## ASSIGNMENT
Could you repeat the records below exactly, leaving the pictures out?

========================

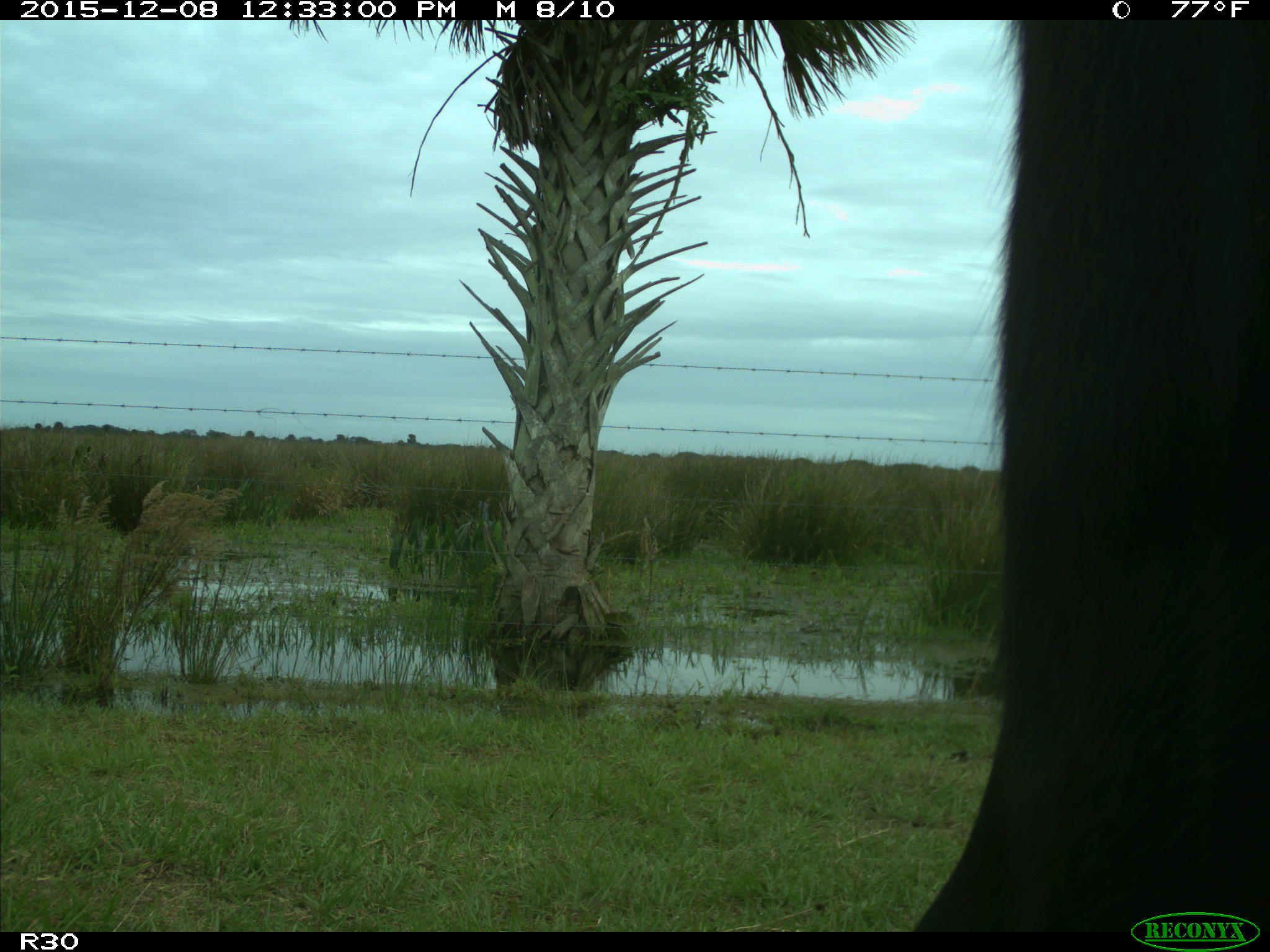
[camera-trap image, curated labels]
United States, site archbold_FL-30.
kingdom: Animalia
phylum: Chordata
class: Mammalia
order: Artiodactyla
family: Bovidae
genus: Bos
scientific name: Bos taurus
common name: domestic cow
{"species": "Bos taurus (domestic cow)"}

========================

## RESPONSE BELOW
[camera-trap image, curated labels]
United States, site archbold_FL-30.
kingdom: Animalia
phylum: Chordata
class: Mammalia
order: Artiodactyla
family: Bovidae
genus: Bos
scientific name: Bos taurus
common name: domestic cow
{"species": "Bos taurus (domestic cow)"}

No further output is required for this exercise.